Have you ever wondered what happens to your property and assets when you die? This is where Estate Planning comes into place. It’s different for everyone, especially in today’s modern environment of potentially blended families!
It’s essential for you to protect your family’s financial future and inheritance protect your family against debt liabilities and understand how to save on estate duty.
Did you know that 70% of the working population in South Africa do not have a Will in place?
It’s critical to be prepared for the distribution of your wealth on your passing, especially if you have children. When you carefully structure your assets and finances, it will allow the protection of your loved ones from legal hassles and financial uncertainty after your death.
What is Estate Planning
Estate planning allows you to conserve and control its distribution according to your desires, goals, and objectives after you have gone.
This includes:
- Assets Restructuring: separating your business and personal interests.
- Buy and Sell Agreements: protecting partners if one partner passes away or is disabled.
- Offshore Investments: evaluating if offshore structures will be to your benefit.

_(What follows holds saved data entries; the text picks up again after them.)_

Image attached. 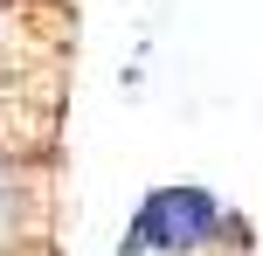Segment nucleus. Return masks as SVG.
I'll use <instances>...</instances> for the list:
<instances>
[{
	"label": "nucleus",
	"mask_w": 263,
	"mask_h": 256,
	"mask_svg": "<svg viewBox=\"0 0 263 256\" xmlns=\"http://www.w3.org/2000/svg\"><path fill=\"white\" fill-rule=\"evenodd\" d=\"M222 229V208L201 187H159L139 208V222L125 229V256H187Z\"/></svg>",
	"instance_id": "1"
}]
</instances>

- Succession Planning: making sure that your business can continue to operate if you are no longer there to run it
- Tax: considering donations tax, estate duty, and capital gains tax implications.
- Trusts: forming trusts to manage your assets effectively to the benefit of your beneficiaries.
- Wills: drafting a legally binding will.
How to plan your estate?
Personal Details
Have you ever wondered what happens to my social media when I die or how will my family cancel my Netflix subscription? You need to create a document a personal details document and share it with a close friend or family member. This needs to include instructions for what must be done, eg: Deactivate my Instagram, keep my Facebook as a memory page, or give my phone to my niece.
You can add your banking details, passwords, login details, insurance policies, etc. only known by the deceased, which ensures that surviving partners and/or executors have access to this vital information easily.
Take stock of what you have
On the same Personal Details document, you will find a list of all the things I own and the money I owe. Taking an inventory of what you have is an important step in the estate planning checklist. After all, you can’t create a plan for your assets if you don’t know what your assets are. You can make a list of your tangible and intangible assets.
Tangible assets include physical possessions such as your home, car, collectibles, and more. Intangible assets include less obvious things such as your checking account, life insurance policy, retirement plans, business interests, and more.
Of course, the list of assets you amass will be a unique reflection of your personal finances. Make sure to think through all of your valuables when creating this list.
Offshore Assets
If you should have offshore assets when you die, you’ll also have a foreign estate that will have to be administered. Each country has its own legislation dealing with inheritance and the signing of Wills.
Your South African Will won’t necessarily meet the legal requirements of the country where your assets are situated. A solution is to execute a separate Will in the foreign jurisdiction dealing only with those assets.
Draft a living will
A living will allow you to specify the medical treatments you do and do not want in the event you can’t express your wishes and it can also appoint someone to make these decisions for you.
Prepare a Will
A will is a legal document that spells out your wishes regarding the distribution of your assets after your death.
In the case of someone dying without a will in South Africa, the Master of the High Court will appoint an executor since no-one would have been nominated. This means your estate will be administered under the Intestate Succession Act, Act 81 of 1987.
Intestate succession concerns matters around ‘blood’ relationships. It’s noteworthy that illegitimate children are eligible to inherit, and a legally-adopted child is also considered a ‘blood’ descendant of his or her adoptive parents.
Understand Estate Duty
Estate duty refers to a tax of 20% that is levied on the estate of a deceased person in accordance with the provision of the Estate Duty Act (the “Act”). Estate duty is levied on the dutiable portion of the deceased estate.
In estate planning terms, estates worth less than R3.5m attract no estate duty. It pays to be wise and tax-wary! Do your estate planning early and make sure that SARS (the taxman) gets as little as possible of the assets that you want to pass on to your heirs.
It’s highly recommended that you speak to a financial advisor about this!
What happens to my property when I die
Property can be owned by one or more persons and/or entities. The more people involved, the more reason to have a plan about what happens to the property, should one of the owners pass away.
- If there is one owner, the property becomes part of your probate estate. This means it will be managed according to your will, if you don’t have one, it will be administered under the Intestate Succession Act, Act 81 of 1987.
- If there is joint ownership (ie: married in community of property), it passes directly to the surviving joint owner(s) upon the death of an owner.
- If the property was bought under a trust, it passes to the beneficiaries designated under the trust agreement.
How to draft a will in South Africa
Drawing up your will in South Africa involves certain formalities, some of which are the same as in many countries.
For example, you will need to appoint an executor to administer your estate in the event of your death. The executor will perform duties such as dealing with creditors and debtors and paying costs such as estate duty and funeral bills out of the estate account.
The best place to go for a will is your bank. They will help you to draft one and they will store it for you for a small annual fee. Alternatively, you can speak to your attorney about drawing up a will that they will hold on your behalf, but remember to keep it somewhere safe.